WORK TO COMPLETE: In the forum post about Scala's par, what option was added to the .jvmopts file to limit CPU use?

SUPPLIED PASSAGE:
========
How to control number of CPUs used when using par

beyondpie · June 12, 2025, 5:11pm

Dear Scala Group,

I am using Scala3, and one of my favorite part is to use par (after import scala.collection.parallel._ and import scala.collection.parallel.CollectionConverters._) to automatically change my iterations into parallelizations. But I faced one problem for a very long time: I cannot control the number of CPUs for this.

It seems that it will use all my CPUs available at once if needed. From the official document, I tried to use

import java.util.concurrent.ForkJoinPool
val taskPar = gz2zstTasks.par

taskPar.tasksupport = new ForkJoinTaskSupport(new ForkJoinPool(2))

Then, in the .jvmopts file right under my project, I use -Djava.util.concurrent.ForkJoinPool.common.parallelism=2 to control the number of CPUs. But it does not work.
========
Scene-based spatial questions:
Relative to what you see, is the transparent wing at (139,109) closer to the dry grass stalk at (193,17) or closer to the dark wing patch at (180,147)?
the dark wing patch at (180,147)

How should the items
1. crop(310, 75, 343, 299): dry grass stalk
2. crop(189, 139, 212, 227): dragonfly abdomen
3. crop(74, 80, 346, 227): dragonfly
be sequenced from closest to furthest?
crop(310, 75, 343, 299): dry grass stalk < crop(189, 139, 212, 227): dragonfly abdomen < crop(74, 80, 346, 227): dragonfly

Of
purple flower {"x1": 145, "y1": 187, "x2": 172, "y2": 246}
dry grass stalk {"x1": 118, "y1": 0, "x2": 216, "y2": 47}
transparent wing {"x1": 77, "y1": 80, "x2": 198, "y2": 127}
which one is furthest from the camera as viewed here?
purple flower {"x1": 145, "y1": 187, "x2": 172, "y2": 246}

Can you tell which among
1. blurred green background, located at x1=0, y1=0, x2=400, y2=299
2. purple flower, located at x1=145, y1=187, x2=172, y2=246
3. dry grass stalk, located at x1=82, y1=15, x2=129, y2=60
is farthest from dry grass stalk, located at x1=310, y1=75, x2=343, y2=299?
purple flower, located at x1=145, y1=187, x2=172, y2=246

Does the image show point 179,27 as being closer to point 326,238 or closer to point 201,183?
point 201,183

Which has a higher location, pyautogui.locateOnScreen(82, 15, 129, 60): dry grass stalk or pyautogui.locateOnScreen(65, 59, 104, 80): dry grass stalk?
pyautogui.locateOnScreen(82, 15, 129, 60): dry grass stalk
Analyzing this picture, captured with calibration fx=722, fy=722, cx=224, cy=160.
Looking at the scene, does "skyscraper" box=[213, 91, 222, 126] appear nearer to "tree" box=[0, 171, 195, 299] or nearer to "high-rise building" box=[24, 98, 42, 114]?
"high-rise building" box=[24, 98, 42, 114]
========
ANSWER TO THIS PROBLEM: -Djava.util.concurrent.ForkJoinPool.common.parallelism=2